Document segment |
What a shameful and absolutely ridiculous statement!
Perhaps. It is also almost certainly accurate.
Here's what A. Lincoln had to say about an appalling incident across the river in St. Louis, in 1838.
"Similar too, is the correct reasoning, in regard to the burning of the negro at St. Louis. He had forfeited his life, by the perpetuation of an outrageous murder, upon one of the most worthy and respectable citizens of the city; and had not he died as he did, he must have died by the sentence of the law, in a very short time afterwards. As to him alone, it was as well the way it was, as it could otherwise have been.--But the example in either case, was fearful.--When men take it in their heads to day, to hang gamblers, or burn murderers, they should recollect, that, in the confusion usually attending such transactions, they will be as likely to hang or burn some one who is neither a gambler nor a murderer as one who is; and that, acting upon the example they set, the mob of to-morrow, may, and probably will, hang or burn some of them by the very same mistake."
http://www.abrahamlincolnonline.org/lincoln/speeches/lyceum.htm
I think lynchings were awful. But with fairly rare exceptions they were aimed at those who were firmly believed to have committed atrocious crimes, not random blacks. As with those arrested for crimes today, most are guilty. That is, of course, why they are arrested.
It is not, IMO, shameful or ridiculous to note that certainly "many," and perhaps most, of those murdered in this way were probably guilty of crimes that at the time carried the death penalty.
That a man does not receive a fair trial, or indeed any trial at all, does not bestow posthumous innocence upon him. Whether he is objectively guilty of the crime is a question of fact, not of procedure.
All that said, I'd be perfectly happy if we could go back in time and use tommy guns on the lynch mobs.
Neither does it bestow posthumous guilt.
We have judges, juries, and executioners for that.
In America, those charged with crimes are presumed innocent until proven guilty in a court of law.
Quite right. But it’s a presumption, not a fact.

Exercise details |
In the discussion above, what year is given for the St. Louis incident that Lincoln spoke about?

Input data |
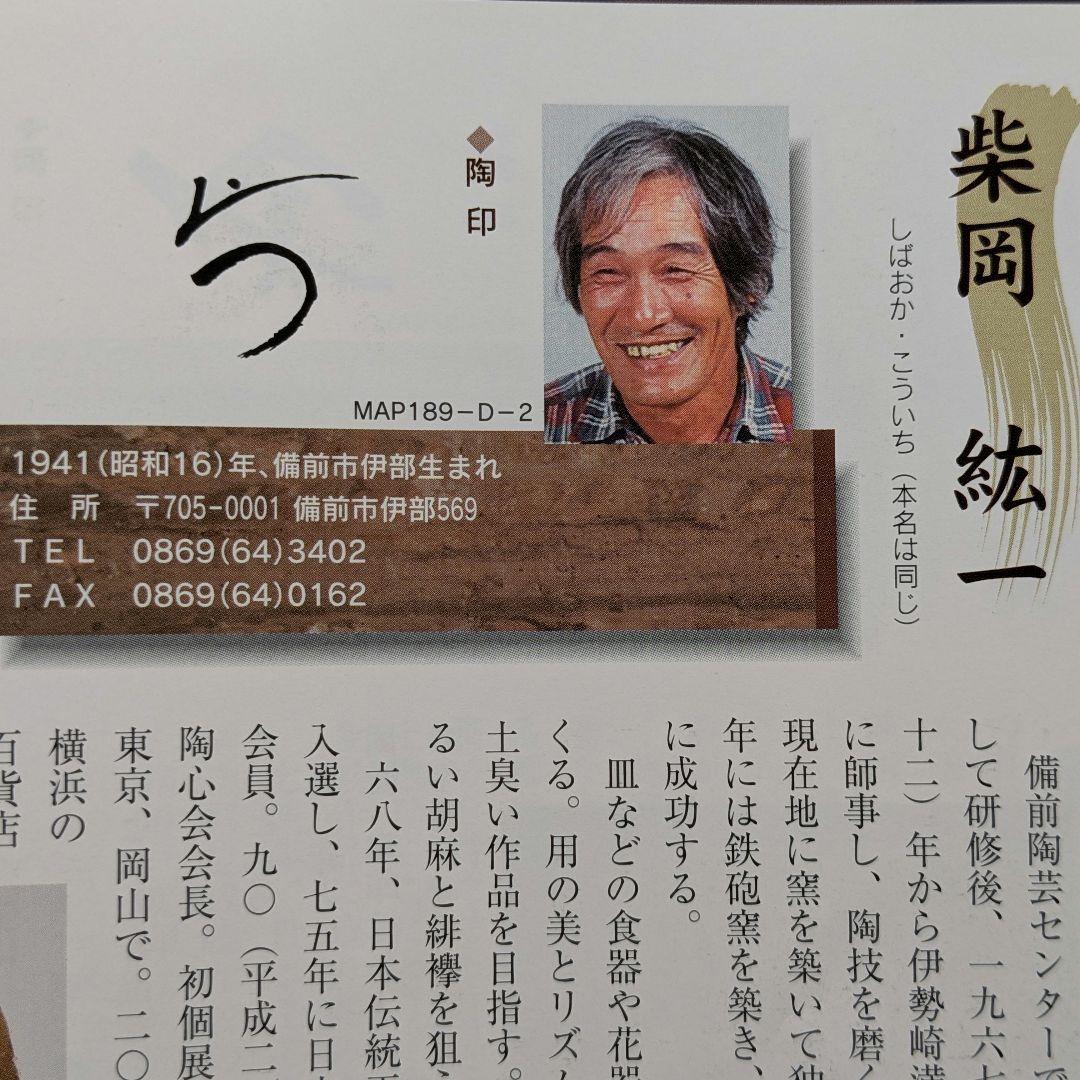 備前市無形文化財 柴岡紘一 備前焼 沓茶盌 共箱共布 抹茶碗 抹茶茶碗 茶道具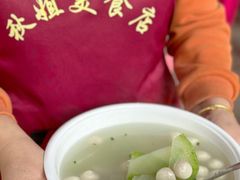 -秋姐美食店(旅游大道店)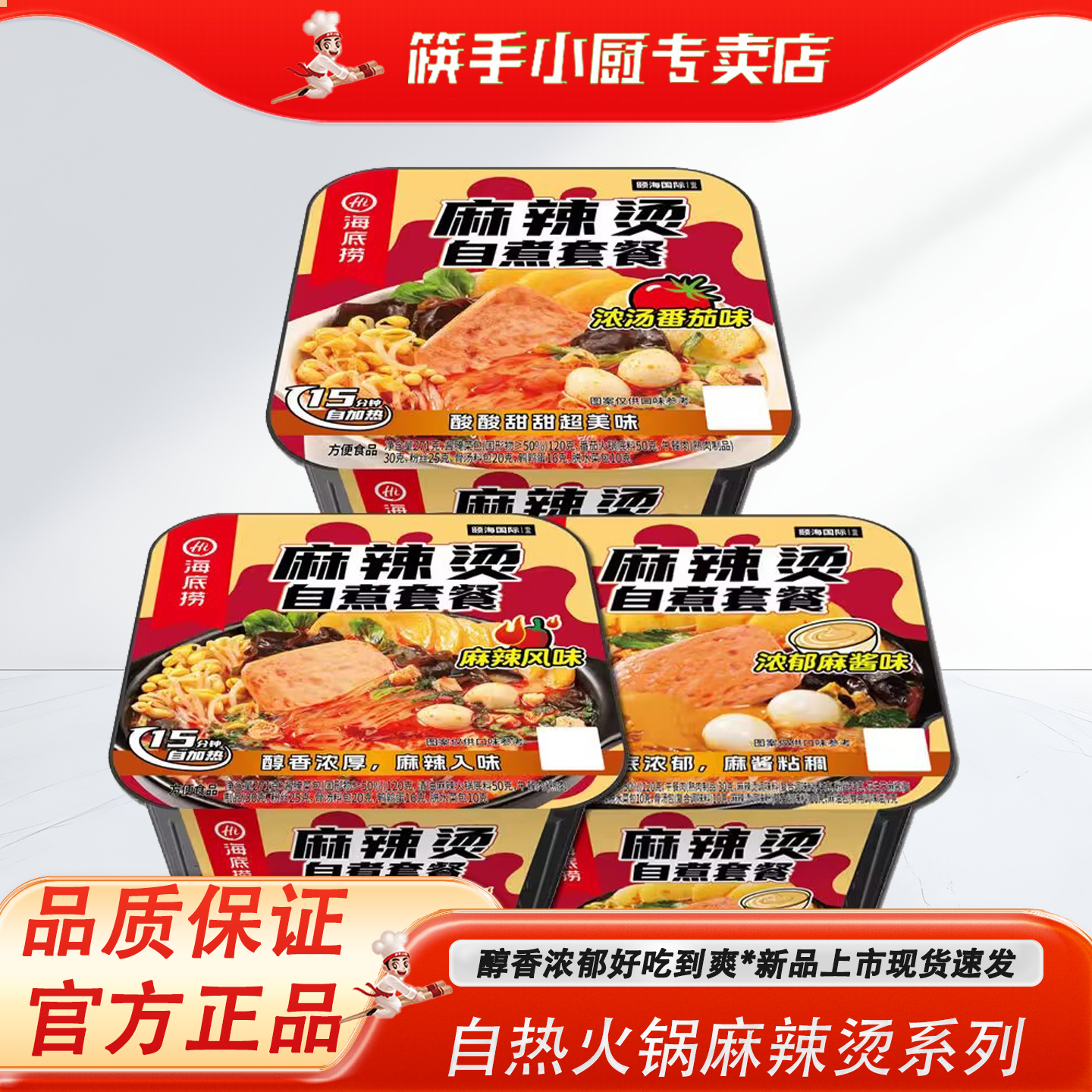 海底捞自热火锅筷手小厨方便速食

Exercise result |
1838